Almost two years ago, my parents came out to cheer me on at a race in Lawrence, KS. A few days later on June 16, 2015 my dad had a stroke. Initially it did not impair his fine or major motor functions. Just his eyesight. By the end of the week, we were about ready to take him home when he became unresponsive. Swelling in his brain developed, and because of that his condition worsened. Although he is able to walk, he cannot do it unsupervised. He still requires help with all the activities of daily living. Others may look from the outside and see how sad his situation is, but given where he’s been no one can dispute that his life is full of abundance in so many ways.
Like my dad, she didn’t come from much. She was one of six children – four brothers and a sister. What little I know is that her grandparents did well in China, until the communist regime took over and forced them to “share” their home with others in the village. My guess is that’s why they picked up and moved to Thailand.

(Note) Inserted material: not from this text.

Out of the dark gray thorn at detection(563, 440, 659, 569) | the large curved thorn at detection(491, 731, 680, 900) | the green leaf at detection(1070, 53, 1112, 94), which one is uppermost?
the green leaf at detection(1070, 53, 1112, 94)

As a child, my mom worked tirelessly helping my grandma with preparing food that she sold at the market. All this in between going to school and studying. When she reached the equivalent of 6th grade, my grandpa wanted her to stop going to school. He said that her place was in the house to help out with chores and taking care of her brothers. My grandma managed to convince him to let her stay and continue her studies, telling him she could do both.
After high school she was accepted into nursing school in another city. She worked while going to school and would send what money she could back to my grandma to help out with expenses. When she finished, she set her sights on moving to America. I asked her what drove her to move and the response I got was “I wanted something different.”
My grandma gave her blessing and let her go, on the condition her roommates (former nursing school friends) would look after her. She came to this country speaking hardly any English, worked as a nursing assistant, and eventually took her nursing boards to practice as a RN.
In 1976, she met a charming and dapper looking man at a friend’s wedding. He asked her to dance. From her accounts, she only danced with him because she thought he was a friend of the bride and groom. I don’t think he knew either one of them…and the rest is history.
All that hard work paid off for them. My mom was able to retire in her early 60s and my dad shortly after. Now they are living out the rest of their years in Thailand where life is very different than when they were growing up. Not sure what the future will hold for the rest of the family tree, if it’ll grow or not beyond my brother and I…but I would like to think it is very important (and fun) to know where you’ve come from. So, here are the results of my DNA test:
Drumroll…I am 100% Chinese!! Whaaaaa???
…and just when I thought maybe their testing parameters were narrow, here are the different “kinds” of Asians they test for:
So I guess this solves the mystery of where my dad’s side of the family is originally from. Can’t say I’ve ever been told I look Chinese…and even straight up Thai people (in Thailand) say I look like a foreigner. I wonder if this is what purgatory feels like. Caught in between the middle of everything. Regardless of DNA tests, I consider myself 100% born and raised American mixed in with a bit of siracha to spice things up!